▸ **WHAT YOU ARE ASKED TO DO**: Within the entries below, output exactly the lines between the line containing "thumbnail image 1" and the line containing "3300 Coconut Island", inclusive, and omit any picture.

▸ **RECORD EXCERPTS**:
:::
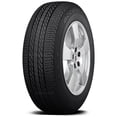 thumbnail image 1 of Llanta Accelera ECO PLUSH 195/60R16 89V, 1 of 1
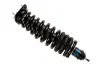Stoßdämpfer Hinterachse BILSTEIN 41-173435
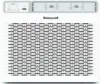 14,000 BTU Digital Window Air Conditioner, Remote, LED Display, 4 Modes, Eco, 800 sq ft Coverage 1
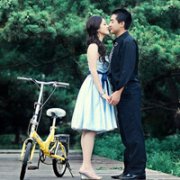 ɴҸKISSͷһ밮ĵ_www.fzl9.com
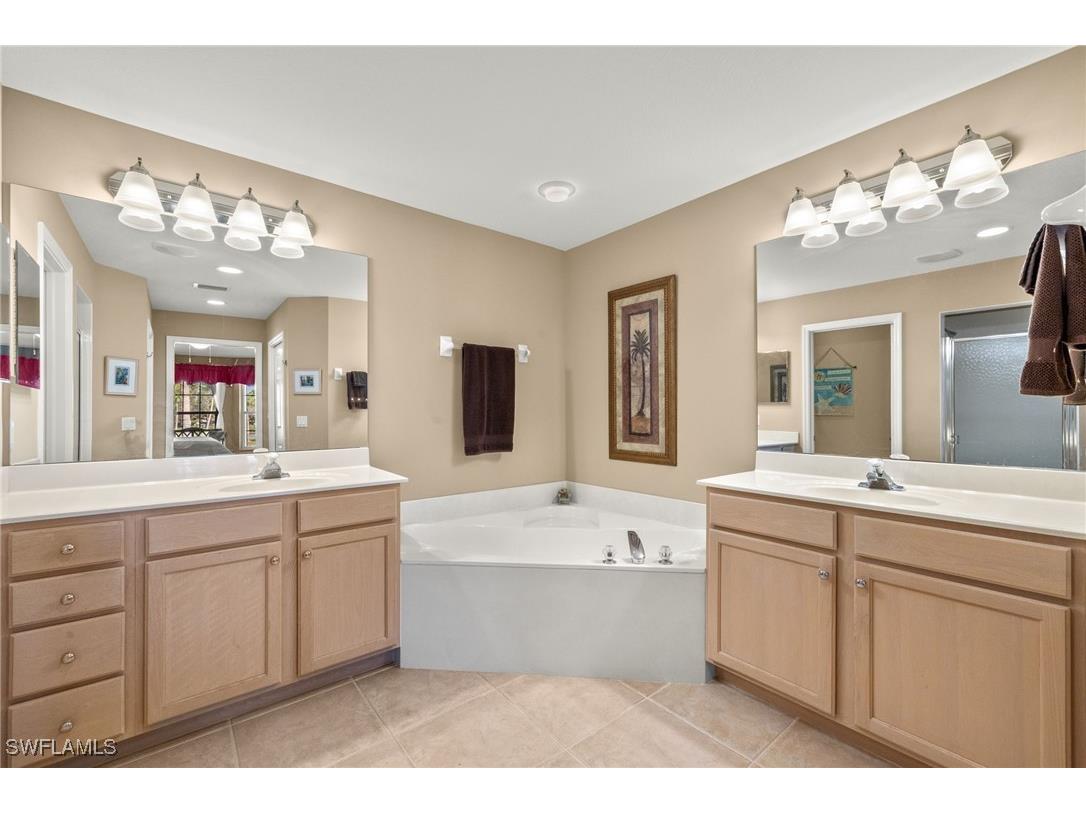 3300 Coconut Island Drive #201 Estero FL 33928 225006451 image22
:::
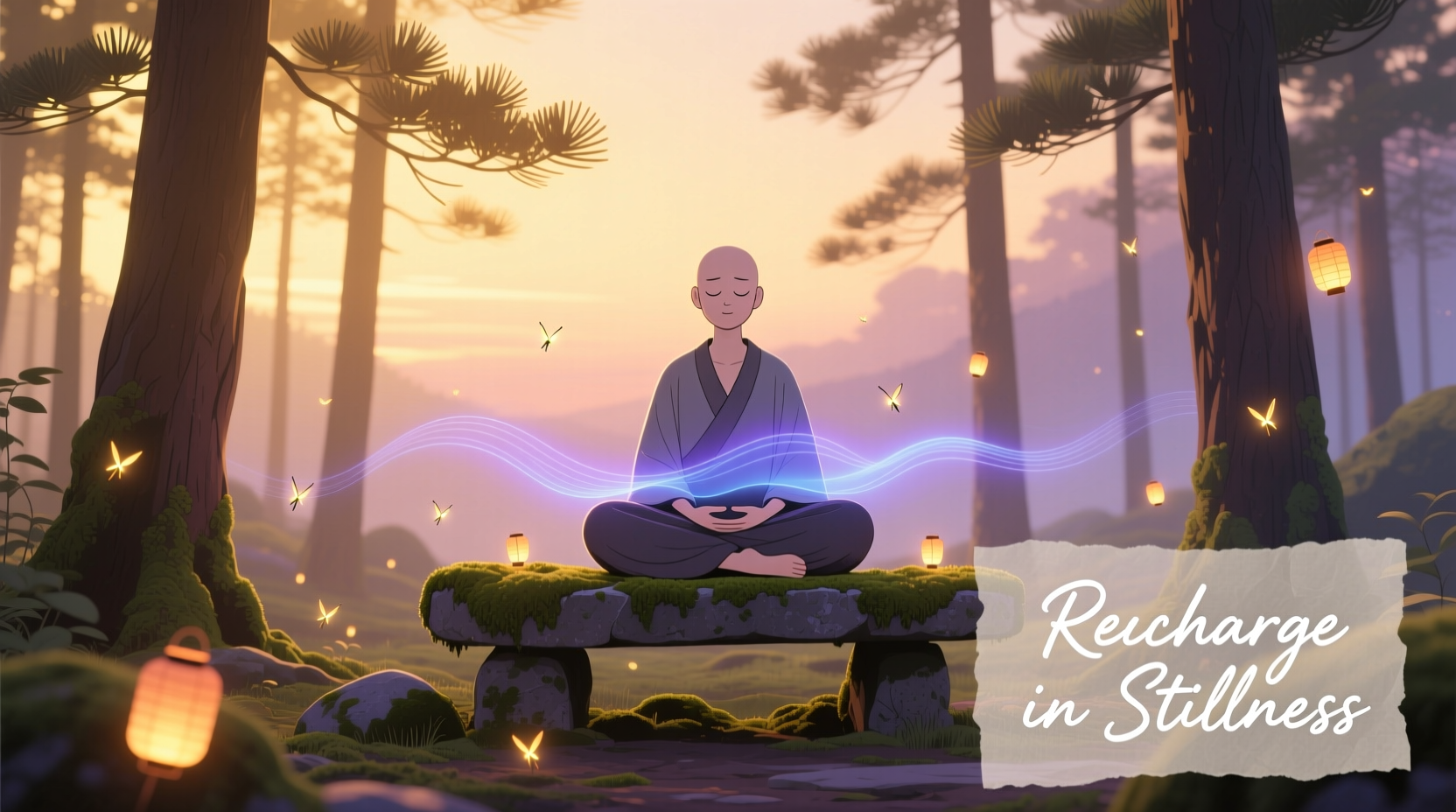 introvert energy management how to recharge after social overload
:::
▸ **SOLUTION BELOW**:
 thumbnail image 1 of Llanta Accelera ECO PLUSH 195/60R16 89V, 1 of 1
Stoßdämpfer Hinterachse BILSTEIN 41-173435
 14,000 BTU Digital Window Air Conditioner, Remote, LED Display, 4 Modes, Eco, 800 sq ft Coverage 1
 ɴҸKISSͷһ밮ĵ_www.fzl9.com
 3300 Coconut Island Drive #201 Estero FL 33928 225006451 image22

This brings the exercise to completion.